*** Passage for review ***

Next, recollecting that \(\frac {d}{da} \varPhi (ax) = x \varphi (ax) \) and \(\frac {d}{da} \varPhi ^2 (ax) = 2x \varPhi (ax) \varphi (ax)\), if we differentiate \(\tilde {I}_2(a)\) with respect to a using Leibnitz’s rule (1.A2.19), integrate by parts, and then use (1.A2.17), we get \(\frac {d}{da} \tilde {I}_2 (a) = 2 \pi \int _{-\infty }^{\infty } 2x \varPhi (ax) \varphi (ax) \varphi ^2(x) = \frac {2} {\sqrt {2 \pi } } \int _{-\infty }^{\infty } \varPhi (ax) x \exp \left (- \frac { 2+a^2 }{2}x^2\right ) dx = \sqrt {\frac {2}{\pi }} \left [- \frac {\varPhi (ax)}{2+a^2} \exp \left (- \frac {2+a^2} {2}x^2\right ) \right ]_{x=-\infty }^{\infty } + \sqrt { \frac {2}{\pi } } \frac {a} { 2+a^2 } \int _{-\infty }^{\infty } \varphi (ax) \exp \left \{- \frac { \left ( 2+a^2 \right ) x^2 } {2}\right \} dx = \frac {a}{\pi \left ( 2+a^2 \right )} \int _{-\infty }^{\infty } \exp \left \{- \left ( 1+a^2 \right ) x^2 \right \} dx\), i.e.,

$$\displaystyle \begin{aligned} \begin{array}{rcl} \frac{d}{da} \tilde {I}_2 (a)& =&\displaystyle \frac{a}{\pi\left( 2+a^2 \right)} \sqrt { \frac{\pi}{1+a^2} } . \end{array} \end{aligned} $$

(1.A2.30)

*** End of Passage for review ***

- [Assignment A] Format the records from the first line through the line containing "Jack & Jones" as a JSON list of strings, one string per line. Leave out the picture markers.

*** Material provided ***

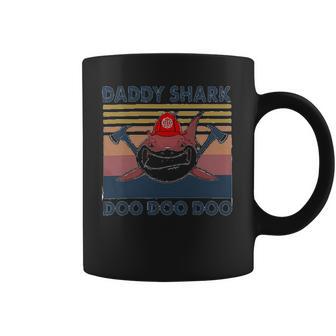 Firefighter Daddy Shark Doo Doo Doo Coffee Mug | Favorety CA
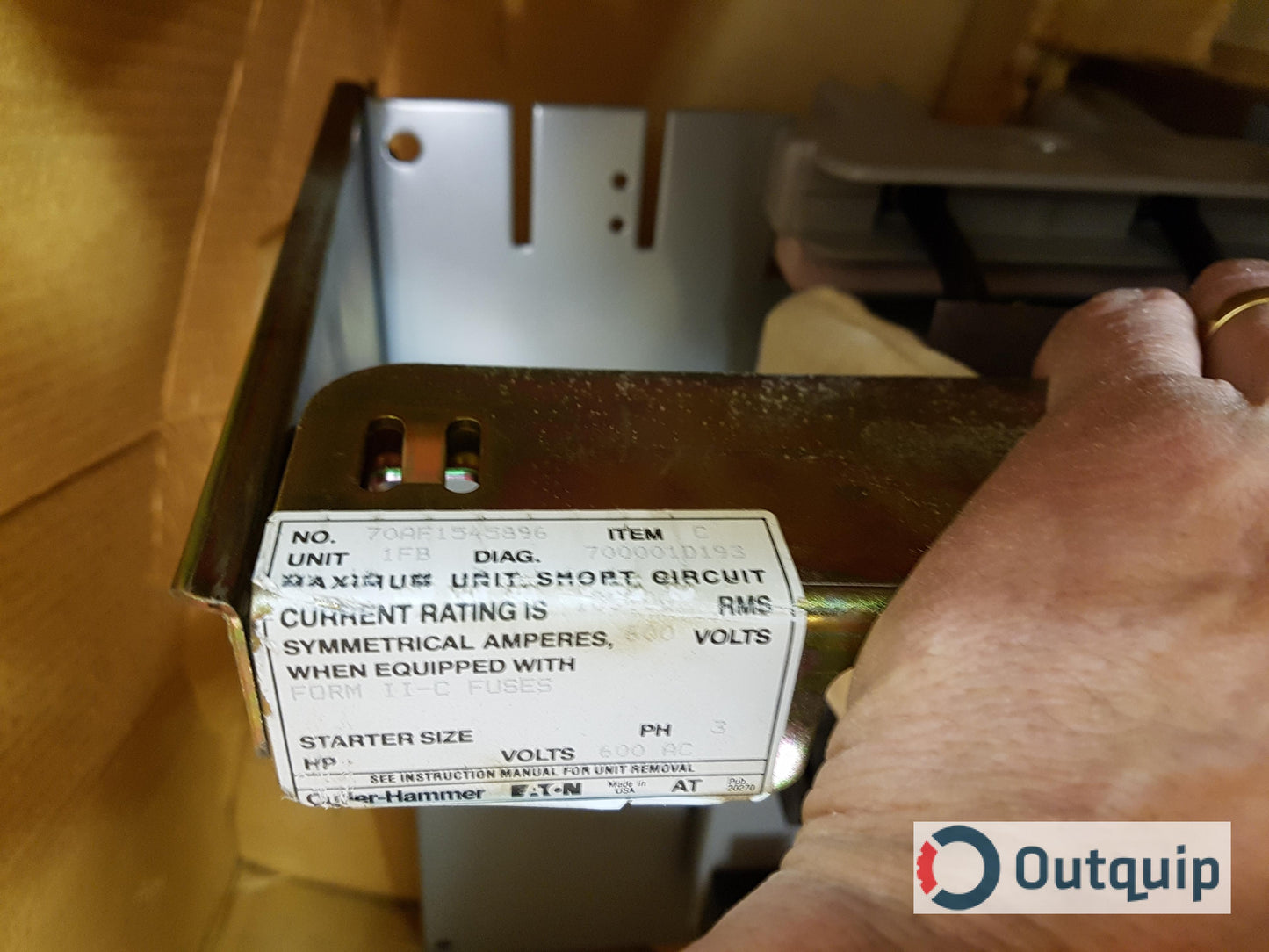 SWITCH,DISCONNECT 100 AMP C/W FORM II CLASS C FUSE CLIPS, DOOR &amp; HARDWARE FOR CUTLER-HAMMER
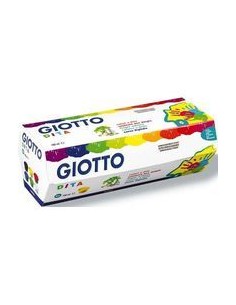 ESTUCHE 6 BOTES PINTURA DEDOS 100ML GIOTTO COLORES SURTIDOS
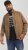 Jack & Jones ROCKY Faux Suede Bomber Jacket Brown - Bundy - Bundy Nadměrné Velikosti - 2XL-8XL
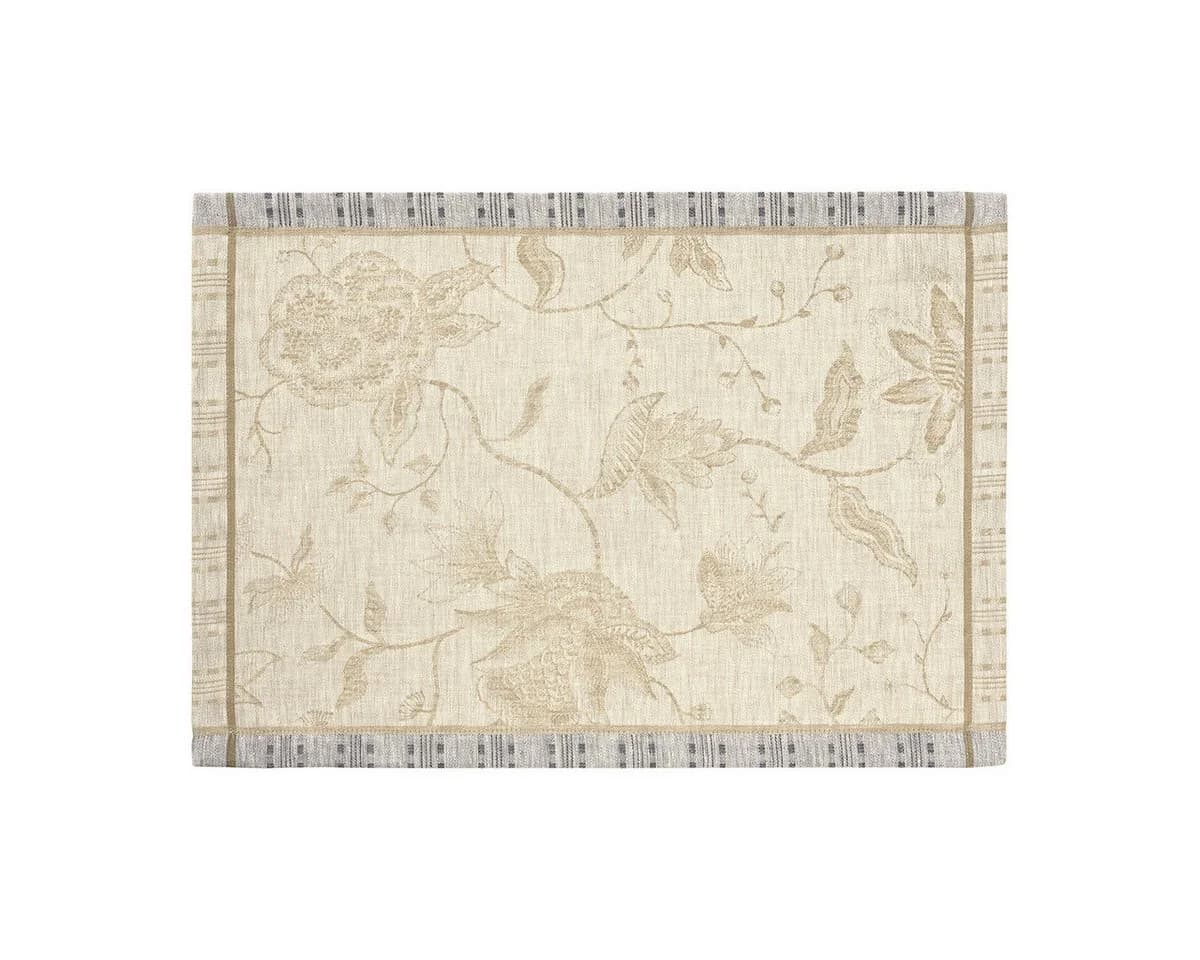 Le Jacquard Français Tischset 2er Set Leinen Braun Jacquard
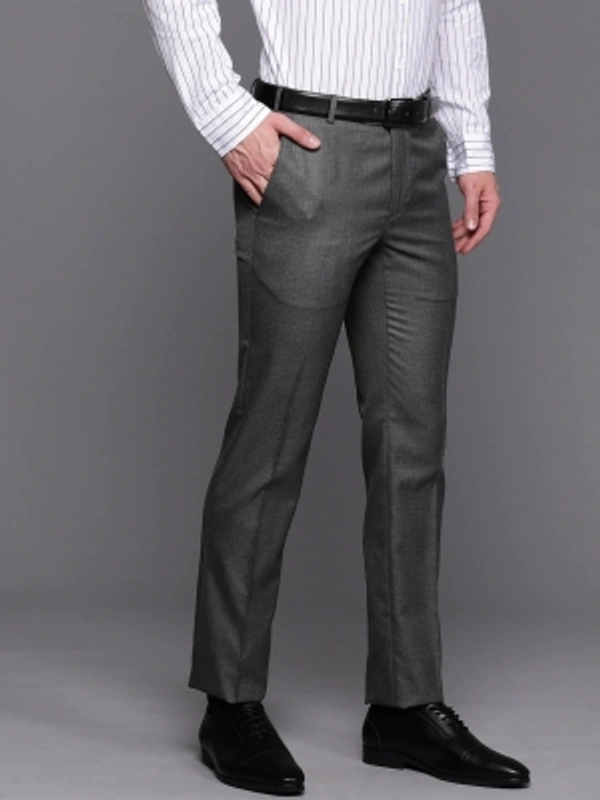 Raymond Slim Fit Men Grey Trousers - 30 32 34 36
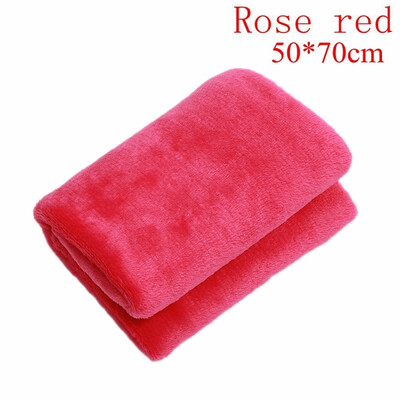 

1PC Soft Sofa Bedding Throw Blankets Solid Double Travel Flannel Plush China Sofa Blanket 11 Colors Home Textile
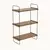 Hanah Home Zidna polica Pulalis, 40x66x20 cm, Orah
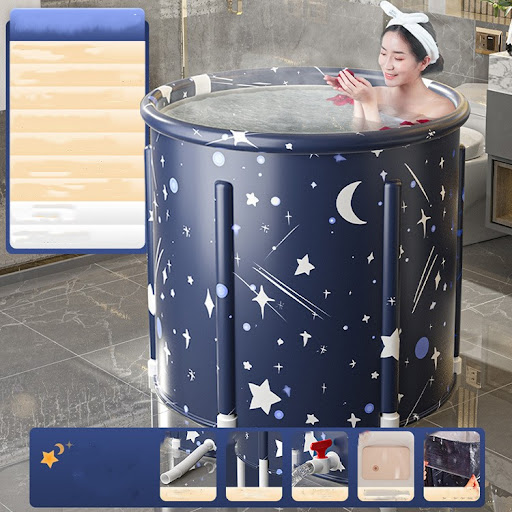Title 9, Foldable and Heated Tub for Adults Enjoy a Rela...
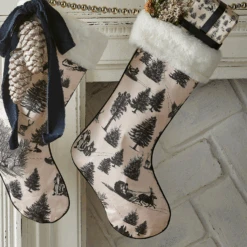 Raz 19.5" Through The Woods Christmas Stocking 4520947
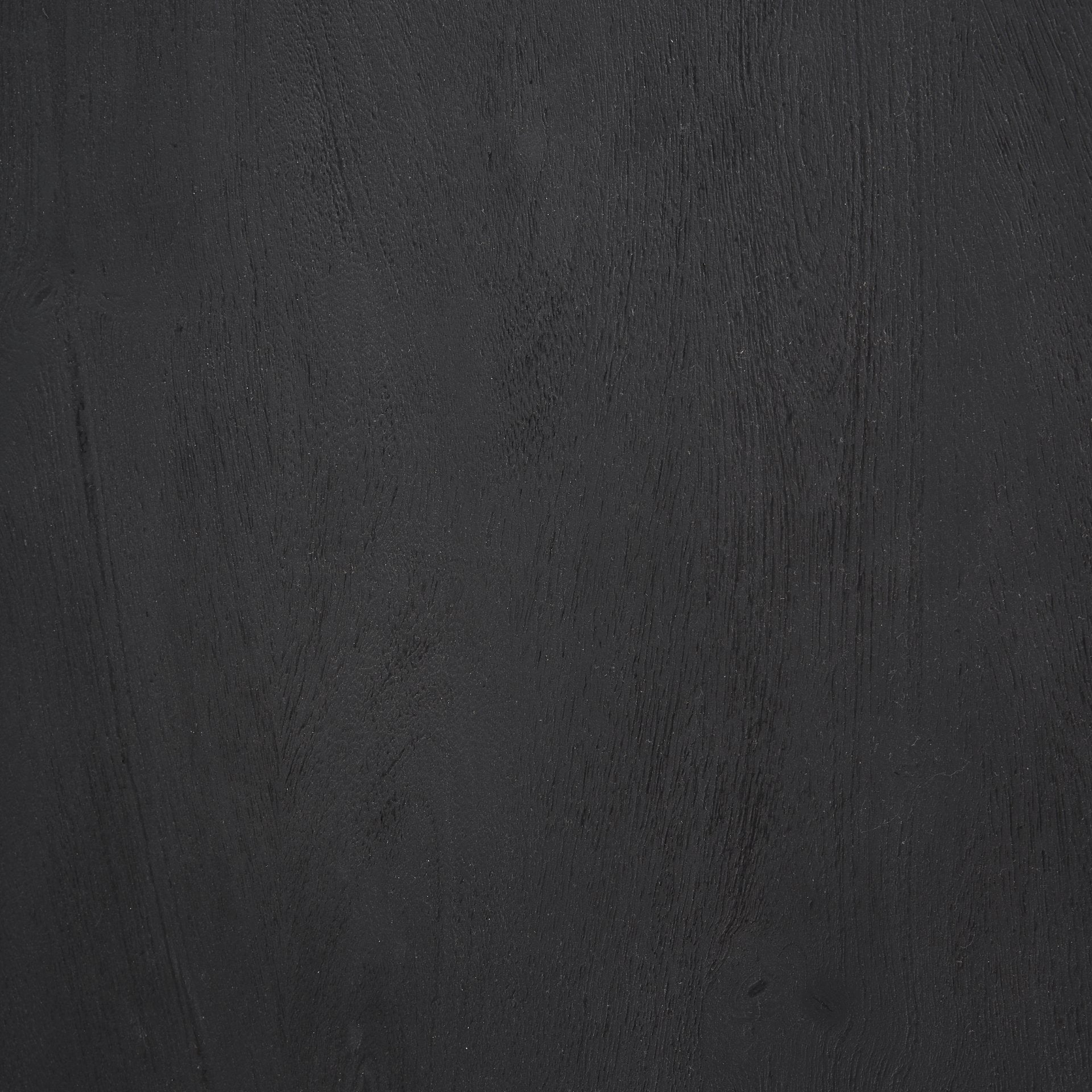 Maxine Hexagonal Black Wood Foyer Table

*** End of Material provided ***

- [Assignment B] In the derivation, which rule is used to differentiate \(\tilde{I}_2(a)\) with respect to a?

- [Response area A]
[
  " Firefighter Daddy Shark Doo Doo Doo Coffee Mug | Favorety CA",
  " SWITCH,DISCONNECT 100 AMP C/W FORM II CLASS C FUSE CLIPS, DOOR &amp; HARDWARE FOR CUTLER-HAMMER",
  " ESTUCHE 6 BOTES PINTURA DEDOS 100ML GIOTTO COLORES SURTIDOS",
  " Jack & Jones ROCKY Faux Suede Bomber Jacket Brown - Bundy - Bundy Nadměrné Velikosti - 2XL-8XL"
]

- [Response area B] Leibnitz’s rule (1.A2.19)